Bug 151332

Summary: Boot hangs when loading sata_sil with connected NCQ drive
Product: [Fedora] Fedora Reporter: Aaron Kurtz <a.kurtz>
Component: kernelAssignee: Dave Jones <davej>
Status: CLOSED INSUFFICIENT_DATA QA Contact: Brian Brock <bbrock>
Severity: medium Docs Contact:
Priority: medium    
Version: 5CC: a.tarasenko, jonstanley, lannet, nitind, pfrields, trevor, wtogami
Target Milestone: ---   
Target Release: ---   
Hardware: i386   
OS: Linux   
Whiteboard: MassClosed
Fixed In Version: Doc Type: Bug Fix
Doc Text:
Story Points: ---
Clone Of: Environment:
Last Closed: 2008-01-20 04:38:44 UTC Type: ---
Regression: --- Mount Type: ---
Documentation: --- CRM:
Verified Versions: Category: ---
oVirt Team: --- RHEL 7.3 requirements from Atomic Host:
Cloudforms Team: --- Target Upstream Version:
Embargoed:
Attachments:
Description Flags
Fedora Core 3 without irqpoll option - hangs
none
dmesg output for FC3 with irqpoll option
none
FC4t1 - hangs
none
2.6.15-1.1833_FC4 with irqpoll Oops none

Description Aaron Kurtz 2005-03-17 01:01:13 UTC
From Bugzilla Helper:
User-Agent: Mozilla/5.0 (X11; U; Linux i686; en-US; rv:1.7.6) Gecko/20050308 Firefox/1.0.1 Fedora/1.0.1-5

Description of problem:
I'm using an Intel board with an 845G chipset and onboard Silicon Images 3112 SATA chip. I have a Seagate SATA drive that happens to have NCQ capability, although I realize that's not currently supported. Under FC3's latest kernel, 2.6.10-1.770_FC3, this works when booted with the irqpoll option. Under FC4t1's packaged kernel (at this time there is no rawhide update) kernel-2.6.11-1.1177_FC4, the boot hangs with or without the irqpoll option.
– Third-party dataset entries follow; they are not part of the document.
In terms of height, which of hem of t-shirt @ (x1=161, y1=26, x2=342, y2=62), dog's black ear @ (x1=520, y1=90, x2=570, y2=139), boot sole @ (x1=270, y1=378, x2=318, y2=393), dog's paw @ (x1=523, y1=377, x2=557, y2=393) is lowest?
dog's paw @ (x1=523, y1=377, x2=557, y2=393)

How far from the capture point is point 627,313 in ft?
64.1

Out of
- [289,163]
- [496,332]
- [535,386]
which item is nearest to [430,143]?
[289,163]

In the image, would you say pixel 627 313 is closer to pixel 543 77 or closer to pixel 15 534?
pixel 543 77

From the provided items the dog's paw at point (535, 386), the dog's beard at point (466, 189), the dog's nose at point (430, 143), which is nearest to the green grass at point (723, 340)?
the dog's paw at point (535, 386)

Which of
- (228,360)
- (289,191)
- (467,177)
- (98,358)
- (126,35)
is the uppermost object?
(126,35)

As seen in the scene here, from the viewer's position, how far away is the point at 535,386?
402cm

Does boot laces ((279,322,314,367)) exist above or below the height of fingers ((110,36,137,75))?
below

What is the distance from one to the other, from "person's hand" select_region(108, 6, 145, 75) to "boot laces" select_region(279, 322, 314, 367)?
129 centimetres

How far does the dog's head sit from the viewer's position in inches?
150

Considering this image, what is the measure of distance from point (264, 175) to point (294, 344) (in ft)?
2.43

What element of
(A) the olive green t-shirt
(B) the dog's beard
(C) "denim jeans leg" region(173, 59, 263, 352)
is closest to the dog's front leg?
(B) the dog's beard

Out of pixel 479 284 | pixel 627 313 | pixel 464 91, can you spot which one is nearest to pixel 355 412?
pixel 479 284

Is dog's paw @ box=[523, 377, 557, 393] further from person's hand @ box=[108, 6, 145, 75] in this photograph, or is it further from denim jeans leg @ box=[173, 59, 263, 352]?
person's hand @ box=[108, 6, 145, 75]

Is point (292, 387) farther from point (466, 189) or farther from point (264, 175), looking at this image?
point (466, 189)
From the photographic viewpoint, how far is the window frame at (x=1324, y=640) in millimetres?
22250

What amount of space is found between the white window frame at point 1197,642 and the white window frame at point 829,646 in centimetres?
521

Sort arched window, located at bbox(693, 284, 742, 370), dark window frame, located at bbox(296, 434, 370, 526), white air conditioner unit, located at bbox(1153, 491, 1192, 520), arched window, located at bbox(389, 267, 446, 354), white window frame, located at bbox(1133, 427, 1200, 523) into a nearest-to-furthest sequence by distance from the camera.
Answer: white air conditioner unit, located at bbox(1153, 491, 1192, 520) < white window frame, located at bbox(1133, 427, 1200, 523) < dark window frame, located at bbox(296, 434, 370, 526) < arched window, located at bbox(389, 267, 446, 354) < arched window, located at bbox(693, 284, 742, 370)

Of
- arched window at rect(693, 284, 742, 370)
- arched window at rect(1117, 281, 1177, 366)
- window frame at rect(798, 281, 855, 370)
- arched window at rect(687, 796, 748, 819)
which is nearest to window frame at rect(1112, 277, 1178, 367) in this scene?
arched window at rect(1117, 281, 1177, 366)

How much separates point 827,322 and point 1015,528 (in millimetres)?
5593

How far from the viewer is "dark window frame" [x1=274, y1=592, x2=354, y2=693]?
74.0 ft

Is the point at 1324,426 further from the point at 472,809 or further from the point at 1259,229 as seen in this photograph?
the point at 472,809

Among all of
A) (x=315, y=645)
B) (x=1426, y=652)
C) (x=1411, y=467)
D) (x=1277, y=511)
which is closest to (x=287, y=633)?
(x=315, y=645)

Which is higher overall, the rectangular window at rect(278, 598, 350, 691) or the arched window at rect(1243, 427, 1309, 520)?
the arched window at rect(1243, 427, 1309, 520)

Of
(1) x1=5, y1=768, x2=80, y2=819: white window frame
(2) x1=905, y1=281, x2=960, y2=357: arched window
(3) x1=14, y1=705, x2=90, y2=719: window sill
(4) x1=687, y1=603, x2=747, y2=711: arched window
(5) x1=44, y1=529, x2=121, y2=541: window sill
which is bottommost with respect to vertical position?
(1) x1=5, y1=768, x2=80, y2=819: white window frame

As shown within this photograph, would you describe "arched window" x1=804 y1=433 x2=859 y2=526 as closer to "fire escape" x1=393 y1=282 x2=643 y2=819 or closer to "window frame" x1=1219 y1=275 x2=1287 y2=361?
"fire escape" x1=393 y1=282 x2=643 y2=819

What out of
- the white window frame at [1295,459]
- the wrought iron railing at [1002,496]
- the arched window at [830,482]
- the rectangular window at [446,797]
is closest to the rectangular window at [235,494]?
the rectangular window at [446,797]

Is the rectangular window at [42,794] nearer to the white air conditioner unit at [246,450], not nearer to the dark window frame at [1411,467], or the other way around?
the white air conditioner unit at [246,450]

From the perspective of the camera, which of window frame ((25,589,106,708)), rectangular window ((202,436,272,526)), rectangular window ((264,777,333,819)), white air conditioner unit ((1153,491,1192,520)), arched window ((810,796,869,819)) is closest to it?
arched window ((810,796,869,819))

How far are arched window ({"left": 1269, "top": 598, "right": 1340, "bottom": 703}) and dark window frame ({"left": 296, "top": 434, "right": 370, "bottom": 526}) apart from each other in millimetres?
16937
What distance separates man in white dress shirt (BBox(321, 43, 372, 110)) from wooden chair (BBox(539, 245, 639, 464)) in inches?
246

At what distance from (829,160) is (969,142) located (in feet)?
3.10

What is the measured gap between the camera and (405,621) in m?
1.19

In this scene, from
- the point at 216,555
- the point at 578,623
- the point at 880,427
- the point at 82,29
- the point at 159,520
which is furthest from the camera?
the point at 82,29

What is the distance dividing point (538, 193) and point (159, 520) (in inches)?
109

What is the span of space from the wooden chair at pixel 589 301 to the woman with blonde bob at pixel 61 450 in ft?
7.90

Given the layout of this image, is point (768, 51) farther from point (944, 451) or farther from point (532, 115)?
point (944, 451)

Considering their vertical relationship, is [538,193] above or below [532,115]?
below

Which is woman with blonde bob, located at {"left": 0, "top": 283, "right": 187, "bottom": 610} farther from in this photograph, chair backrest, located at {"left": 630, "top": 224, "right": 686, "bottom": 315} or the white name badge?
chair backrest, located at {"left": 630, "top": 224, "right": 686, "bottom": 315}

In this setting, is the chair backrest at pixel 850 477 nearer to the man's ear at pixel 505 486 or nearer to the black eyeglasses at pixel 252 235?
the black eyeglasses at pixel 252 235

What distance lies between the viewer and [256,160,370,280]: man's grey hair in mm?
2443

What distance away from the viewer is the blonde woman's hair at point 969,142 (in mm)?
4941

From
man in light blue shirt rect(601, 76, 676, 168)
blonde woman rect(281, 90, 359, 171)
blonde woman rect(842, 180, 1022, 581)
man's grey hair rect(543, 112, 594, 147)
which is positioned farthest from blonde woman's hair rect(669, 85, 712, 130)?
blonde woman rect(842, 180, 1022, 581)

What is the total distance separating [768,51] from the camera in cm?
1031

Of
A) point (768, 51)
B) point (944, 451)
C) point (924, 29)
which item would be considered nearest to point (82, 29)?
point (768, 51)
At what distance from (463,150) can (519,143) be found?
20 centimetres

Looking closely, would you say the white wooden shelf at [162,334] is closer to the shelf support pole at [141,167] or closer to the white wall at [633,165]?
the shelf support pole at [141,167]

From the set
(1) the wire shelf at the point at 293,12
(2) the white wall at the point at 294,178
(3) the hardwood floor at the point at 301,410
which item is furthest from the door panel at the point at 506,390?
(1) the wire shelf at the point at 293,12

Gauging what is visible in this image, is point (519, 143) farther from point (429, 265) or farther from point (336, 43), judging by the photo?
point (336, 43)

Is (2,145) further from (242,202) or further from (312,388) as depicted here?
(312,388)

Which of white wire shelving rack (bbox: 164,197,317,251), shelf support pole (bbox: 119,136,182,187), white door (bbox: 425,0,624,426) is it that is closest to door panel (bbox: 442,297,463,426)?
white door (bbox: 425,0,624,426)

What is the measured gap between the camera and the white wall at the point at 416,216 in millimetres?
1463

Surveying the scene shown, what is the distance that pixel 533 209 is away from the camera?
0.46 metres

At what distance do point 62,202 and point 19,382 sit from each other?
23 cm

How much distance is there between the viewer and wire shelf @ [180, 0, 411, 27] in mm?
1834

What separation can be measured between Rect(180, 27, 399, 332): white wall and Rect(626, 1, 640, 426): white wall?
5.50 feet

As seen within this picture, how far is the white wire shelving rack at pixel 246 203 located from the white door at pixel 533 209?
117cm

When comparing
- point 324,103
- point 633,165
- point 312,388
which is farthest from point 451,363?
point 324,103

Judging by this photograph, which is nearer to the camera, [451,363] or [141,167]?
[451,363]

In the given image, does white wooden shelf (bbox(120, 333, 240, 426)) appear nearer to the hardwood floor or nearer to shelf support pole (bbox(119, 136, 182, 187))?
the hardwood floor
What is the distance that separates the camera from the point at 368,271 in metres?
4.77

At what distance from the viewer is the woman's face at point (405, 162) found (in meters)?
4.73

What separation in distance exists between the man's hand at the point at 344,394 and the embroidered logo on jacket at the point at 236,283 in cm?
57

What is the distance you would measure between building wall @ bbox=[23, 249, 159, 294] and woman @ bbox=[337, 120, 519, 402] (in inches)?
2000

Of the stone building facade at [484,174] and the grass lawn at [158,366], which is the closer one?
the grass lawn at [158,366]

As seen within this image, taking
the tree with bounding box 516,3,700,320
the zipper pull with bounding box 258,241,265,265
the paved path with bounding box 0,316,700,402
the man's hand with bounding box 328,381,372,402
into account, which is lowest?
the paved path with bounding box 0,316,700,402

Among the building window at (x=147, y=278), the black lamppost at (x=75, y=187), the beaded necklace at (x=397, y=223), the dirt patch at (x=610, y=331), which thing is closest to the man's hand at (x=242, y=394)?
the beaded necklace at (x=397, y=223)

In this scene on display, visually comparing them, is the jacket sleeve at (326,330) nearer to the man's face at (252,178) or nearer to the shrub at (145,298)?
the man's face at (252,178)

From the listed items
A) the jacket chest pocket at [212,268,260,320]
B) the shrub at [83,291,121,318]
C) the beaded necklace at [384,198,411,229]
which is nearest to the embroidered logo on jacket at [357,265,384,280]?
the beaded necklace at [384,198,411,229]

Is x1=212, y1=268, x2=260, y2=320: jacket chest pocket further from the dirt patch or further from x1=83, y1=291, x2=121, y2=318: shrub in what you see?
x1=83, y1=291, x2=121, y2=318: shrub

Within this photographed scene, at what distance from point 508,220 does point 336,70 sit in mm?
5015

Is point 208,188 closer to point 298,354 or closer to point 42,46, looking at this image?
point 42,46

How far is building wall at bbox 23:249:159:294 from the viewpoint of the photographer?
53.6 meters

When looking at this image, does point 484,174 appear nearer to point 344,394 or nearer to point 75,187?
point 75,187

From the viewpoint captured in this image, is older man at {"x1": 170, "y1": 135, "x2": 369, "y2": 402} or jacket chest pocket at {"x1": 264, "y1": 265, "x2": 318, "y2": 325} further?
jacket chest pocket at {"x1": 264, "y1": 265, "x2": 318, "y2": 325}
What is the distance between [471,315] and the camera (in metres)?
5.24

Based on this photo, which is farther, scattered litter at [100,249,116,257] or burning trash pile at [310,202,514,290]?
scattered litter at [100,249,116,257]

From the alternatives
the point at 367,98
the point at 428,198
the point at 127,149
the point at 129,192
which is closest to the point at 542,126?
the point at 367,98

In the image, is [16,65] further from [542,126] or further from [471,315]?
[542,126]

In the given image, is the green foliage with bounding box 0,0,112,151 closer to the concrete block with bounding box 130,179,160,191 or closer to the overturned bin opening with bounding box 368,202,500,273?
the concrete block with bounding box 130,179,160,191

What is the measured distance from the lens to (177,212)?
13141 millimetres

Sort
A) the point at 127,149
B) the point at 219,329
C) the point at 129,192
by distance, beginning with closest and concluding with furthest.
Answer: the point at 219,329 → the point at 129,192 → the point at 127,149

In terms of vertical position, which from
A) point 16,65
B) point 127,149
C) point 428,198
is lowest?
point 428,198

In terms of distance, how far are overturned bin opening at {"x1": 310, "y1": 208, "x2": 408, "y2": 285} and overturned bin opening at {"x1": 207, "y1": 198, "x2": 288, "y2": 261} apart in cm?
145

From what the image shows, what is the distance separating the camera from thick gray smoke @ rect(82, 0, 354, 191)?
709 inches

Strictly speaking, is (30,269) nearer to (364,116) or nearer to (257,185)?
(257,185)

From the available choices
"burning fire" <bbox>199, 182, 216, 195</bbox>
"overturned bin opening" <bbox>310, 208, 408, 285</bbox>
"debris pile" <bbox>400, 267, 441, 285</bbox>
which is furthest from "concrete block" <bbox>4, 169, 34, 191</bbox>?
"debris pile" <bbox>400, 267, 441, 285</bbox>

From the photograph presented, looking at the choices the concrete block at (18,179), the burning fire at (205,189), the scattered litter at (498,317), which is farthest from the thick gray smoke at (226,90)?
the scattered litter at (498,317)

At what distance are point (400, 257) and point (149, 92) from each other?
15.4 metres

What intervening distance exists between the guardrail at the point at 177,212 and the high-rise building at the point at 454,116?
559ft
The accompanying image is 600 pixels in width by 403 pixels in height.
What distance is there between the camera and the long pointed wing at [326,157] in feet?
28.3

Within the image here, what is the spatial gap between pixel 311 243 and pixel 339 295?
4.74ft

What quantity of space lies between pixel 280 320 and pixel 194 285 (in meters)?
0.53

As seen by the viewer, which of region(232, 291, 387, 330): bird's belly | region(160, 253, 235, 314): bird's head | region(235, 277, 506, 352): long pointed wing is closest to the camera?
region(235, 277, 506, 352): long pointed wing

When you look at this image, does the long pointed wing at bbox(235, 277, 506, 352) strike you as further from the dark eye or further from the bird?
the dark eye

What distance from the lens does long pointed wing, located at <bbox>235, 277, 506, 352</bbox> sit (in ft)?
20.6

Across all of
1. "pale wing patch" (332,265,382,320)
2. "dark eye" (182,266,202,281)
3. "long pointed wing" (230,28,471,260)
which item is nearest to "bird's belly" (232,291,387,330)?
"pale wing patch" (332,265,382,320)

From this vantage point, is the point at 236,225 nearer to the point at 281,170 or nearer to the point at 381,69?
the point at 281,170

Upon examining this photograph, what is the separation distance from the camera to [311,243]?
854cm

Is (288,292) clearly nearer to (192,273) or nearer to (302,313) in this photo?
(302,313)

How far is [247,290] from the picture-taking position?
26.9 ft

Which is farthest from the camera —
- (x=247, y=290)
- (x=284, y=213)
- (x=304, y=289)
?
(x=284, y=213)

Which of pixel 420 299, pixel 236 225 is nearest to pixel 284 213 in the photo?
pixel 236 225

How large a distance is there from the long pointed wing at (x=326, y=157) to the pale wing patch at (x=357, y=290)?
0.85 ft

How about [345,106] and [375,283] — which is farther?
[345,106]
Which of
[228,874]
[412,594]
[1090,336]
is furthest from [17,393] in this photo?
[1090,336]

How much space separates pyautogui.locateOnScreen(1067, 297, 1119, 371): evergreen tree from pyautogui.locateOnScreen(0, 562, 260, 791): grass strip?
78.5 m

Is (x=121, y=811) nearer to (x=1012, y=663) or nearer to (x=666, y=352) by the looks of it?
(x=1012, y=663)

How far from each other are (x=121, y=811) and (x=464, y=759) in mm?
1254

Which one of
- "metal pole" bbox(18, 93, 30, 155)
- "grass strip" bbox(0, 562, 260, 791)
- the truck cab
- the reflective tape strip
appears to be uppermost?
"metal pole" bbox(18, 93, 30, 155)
Version-Release number of selected component (if applicable):
kernel-2.6.11-1.1177_FC4

How reproducible:
Always

Steps to Reproduce:
1. Boot with SATA drive connected to SATA connector

Actual Results:  The boot hangs.

Expected Results:  The boot should not hang.

Additional info:

This isn't a cable issue - the drive will boot when booted into FC3 and then refuse to boot in FC4t1 without any hardware being touched.

I'll attempt to write down the logs of both kernels as they boot if needed.

The driver also borks on installation, but I could live with that if it'd work once installed.

Comment 1 Aaron Kurtz 2005-03-17 07:47:24 UTC
Created attachment 112076 [details]
Fedora Core 3 without irqpoll option - hangs

This was typed, but should be correct.

Comment 2 Aaron Kurtz 2005-03-17 07:48:50 UTC
Created attachment 112077 [details]
dmesg output for FC3 with irqpoll option

This works, although there are recurring
hdd: cdrom_pc_intr: The drive appears confused (ireason = 0x01)
messages.

Comment 3 Aaron Kurtz 2005-03-17 07:49:37 UTC
Created attachment 112078 [details]
FC4t1 - hangs

Comment 4 Aaron Kurtz 2005-03-17 07:54:52 UTC
While bug #151347 is similar, I don't have any problems installing or booting
FC4T1 when no hard drives are attached, even though sata_sil is loaded.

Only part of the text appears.